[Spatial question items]
----
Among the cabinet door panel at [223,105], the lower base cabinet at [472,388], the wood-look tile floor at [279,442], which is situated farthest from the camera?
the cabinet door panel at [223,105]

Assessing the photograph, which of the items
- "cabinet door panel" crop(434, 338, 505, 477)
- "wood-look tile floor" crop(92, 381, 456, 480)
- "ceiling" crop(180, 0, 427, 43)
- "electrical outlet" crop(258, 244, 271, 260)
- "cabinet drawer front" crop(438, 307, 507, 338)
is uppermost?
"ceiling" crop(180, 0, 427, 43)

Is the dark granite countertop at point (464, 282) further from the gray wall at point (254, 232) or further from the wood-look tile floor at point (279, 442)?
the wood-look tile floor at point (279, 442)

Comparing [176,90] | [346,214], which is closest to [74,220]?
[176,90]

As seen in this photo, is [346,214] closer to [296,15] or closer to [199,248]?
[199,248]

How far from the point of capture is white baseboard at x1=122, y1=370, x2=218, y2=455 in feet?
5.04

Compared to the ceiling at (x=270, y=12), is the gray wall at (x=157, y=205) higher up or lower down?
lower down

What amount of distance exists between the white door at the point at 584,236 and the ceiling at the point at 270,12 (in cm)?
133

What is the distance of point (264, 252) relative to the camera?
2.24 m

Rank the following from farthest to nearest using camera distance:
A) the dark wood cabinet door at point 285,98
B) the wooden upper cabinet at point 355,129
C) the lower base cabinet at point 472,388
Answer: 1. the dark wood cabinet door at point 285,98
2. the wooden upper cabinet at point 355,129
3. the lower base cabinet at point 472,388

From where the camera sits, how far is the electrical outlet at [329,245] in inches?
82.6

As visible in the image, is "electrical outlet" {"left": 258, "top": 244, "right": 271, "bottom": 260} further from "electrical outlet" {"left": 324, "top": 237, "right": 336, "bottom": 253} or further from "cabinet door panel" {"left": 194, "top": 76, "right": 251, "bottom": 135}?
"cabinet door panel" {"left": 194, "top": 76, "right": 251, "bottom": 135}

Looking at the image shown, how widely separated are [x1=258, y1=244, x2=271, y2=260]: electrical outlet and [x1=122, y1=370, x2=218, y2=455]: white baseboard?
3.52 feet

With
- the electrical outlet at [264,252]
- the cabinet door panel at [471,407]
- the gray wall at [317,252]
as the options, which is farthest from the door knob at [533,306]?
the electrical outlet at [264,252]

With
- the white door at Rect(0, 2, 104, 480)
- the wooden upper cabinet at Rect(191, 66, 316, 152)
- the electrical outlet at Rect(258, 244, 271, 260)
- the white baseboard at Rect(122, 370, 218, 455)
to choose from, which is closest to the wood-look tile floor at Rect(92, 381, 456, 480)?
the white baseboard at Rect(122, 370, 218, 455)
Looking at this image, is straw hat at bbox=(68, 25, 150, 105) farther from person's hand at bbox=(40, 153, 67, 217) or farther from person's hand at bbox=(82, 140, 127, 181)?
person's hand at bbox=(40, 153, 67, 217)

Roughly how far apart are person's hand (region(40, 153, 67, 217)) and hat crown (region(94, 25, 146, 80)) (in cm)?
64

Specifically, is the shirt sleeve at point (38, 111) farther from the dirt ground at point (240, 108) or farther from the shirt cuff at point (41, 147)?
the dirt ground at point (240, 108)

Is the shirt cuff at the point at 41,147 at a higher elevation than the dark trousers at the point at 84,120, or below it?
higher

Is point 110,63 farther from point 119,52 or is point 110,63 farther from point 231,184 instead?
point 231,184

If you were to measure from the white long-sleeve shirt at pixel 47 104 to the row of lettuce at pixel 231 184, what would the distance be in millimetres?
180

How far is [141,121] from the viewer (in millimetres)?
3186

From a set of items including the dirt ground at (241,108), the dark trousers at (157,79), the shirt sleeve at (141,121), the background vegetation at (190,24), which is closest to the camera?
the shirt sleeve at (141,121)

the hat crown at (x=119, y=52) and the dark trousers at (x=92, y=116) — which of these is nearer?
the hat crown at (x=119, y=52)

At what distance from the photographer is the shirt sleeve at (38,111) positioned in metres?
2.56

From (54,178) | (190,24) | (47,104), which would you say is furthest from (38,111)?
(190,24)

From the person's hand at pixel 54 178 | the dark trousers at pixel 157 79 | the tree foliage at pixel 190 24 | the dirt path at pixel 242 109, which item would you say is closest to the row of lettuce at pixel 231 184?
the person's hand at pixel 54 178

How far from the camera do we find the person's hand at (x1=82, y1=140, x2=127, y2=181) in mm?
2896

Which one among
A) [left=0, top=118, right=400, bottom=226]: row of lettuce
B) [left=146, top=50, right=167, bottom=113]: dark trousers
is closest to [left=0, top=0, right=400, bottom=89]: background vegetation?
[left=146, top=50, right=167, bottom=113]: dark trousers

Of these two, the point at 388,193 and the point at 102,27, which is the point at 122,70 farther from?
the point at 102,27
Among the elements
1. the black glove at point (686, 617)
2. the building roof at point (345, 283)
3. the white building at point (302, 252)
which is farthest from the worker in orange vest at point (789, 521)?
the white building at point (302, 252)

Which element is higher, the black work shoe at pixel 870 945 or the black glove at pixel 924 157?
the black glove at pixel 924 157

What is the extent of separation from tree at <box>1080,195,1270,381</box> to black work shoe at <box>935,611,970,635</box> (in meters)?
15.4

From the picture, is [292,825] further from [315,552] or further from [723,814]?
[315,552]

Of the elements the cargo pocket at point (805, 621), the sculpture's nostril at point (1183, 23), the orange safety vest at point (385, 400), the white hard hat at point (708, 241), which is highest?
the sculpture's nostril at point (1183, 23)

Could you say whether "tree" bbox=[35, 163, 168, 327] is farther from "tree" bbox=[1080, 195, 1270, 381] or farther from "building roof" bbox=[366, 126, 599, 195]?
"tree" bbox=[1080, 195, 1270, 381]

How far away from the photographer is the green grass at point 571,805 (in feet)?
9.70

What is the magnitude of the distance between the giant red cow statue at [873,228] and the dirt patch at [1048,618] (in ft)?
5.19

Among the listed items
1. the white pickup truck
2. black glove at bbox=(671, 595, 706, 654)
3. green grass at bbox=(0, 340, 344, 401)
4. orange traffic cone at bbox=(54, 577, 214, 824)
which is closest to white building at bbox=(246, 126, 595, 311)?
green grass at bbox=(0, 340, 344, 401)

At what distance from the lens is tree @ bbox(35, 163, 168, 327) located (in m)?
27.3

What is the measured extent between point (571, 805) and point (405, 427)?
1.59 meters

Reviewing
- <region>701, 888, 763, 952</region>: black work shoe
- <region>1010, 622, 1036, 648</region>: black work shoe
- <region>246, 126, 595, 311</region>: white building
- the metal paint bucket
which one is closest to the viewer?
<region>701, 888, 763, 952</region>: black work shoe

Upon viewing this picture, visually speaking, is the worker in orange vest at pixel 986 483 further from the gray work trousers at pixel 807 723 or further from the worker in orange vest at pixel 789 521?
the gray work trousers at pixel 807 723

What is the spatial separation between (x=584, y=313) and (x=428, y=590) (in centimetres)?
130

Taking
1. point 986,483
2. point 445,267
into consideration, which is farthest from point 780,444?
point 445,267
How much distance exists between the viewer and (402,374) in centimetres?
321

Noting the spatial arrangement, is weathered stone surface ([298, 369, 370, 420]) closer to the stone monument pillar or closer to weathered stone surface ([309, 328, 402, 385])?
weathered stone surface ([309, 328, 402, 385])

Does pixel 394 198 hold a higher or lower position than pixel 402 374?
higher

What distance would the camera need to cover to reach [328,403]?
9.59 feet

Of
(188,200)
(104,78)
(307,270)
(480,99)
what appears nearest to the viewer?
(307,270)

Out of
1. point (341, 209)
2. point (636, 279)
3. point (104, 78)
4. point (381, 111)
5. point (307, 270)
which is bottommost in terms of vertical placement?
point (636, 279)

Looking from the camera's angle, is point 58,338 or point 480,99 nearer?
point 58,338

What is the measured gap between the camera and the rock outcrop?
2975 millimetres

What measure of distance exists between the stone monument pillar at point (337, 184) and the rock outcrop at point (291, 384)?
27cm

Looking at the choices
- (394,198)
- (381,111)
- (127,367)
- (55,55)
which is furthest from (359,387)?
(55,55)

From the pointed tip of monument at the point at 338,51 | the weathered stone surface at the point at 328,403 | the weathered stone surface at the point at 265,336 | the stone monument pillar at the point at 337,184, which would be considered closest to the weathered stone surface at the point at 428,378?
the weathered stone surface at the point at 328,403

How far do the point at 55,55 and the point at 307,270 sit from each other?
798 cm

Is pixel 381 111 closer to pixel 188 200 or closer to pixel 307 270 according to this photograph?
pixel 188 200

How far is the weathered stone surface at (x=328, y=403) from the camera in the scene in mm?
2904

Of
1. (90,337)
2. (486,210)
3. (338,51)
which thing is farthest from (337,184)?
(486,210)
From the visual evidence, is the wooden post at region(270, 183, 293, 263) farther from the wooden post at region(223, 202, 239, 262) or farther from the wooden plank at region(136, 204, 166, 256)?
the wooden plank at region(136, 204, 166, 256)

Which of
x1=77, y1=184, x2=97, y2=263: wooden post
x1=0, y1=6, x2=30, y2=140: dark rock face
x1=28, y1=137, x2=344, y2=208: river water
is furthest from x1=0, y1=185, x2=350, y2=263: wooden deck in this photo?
----
Brief: Reproduce the lines of the items above verbatim, beginning with the line containing "What distance would" and ending with the line containing "2975 millimetres", both lines included.

Response to the task:
What distance would the camera need to cover to reach [328,403]?
9.59 feet

Of
(188,200)
(104,78)
(307,270)
(480,99)
what appears nearest to the viewer?
(307,270)

Out of
1. point (341, 209)
2. point (636, 279)
3. point (104, 78)
4. point (381, 111)
5. point (307, 270)
which is bottommost in terms of vertical placement?
point (636, 279)

Looking from the camera's angle, is point 58,338 or point 480,99 nearer?
point 58,338

What is the measured gap between the camera and the rock outcrop?
2975 millimetres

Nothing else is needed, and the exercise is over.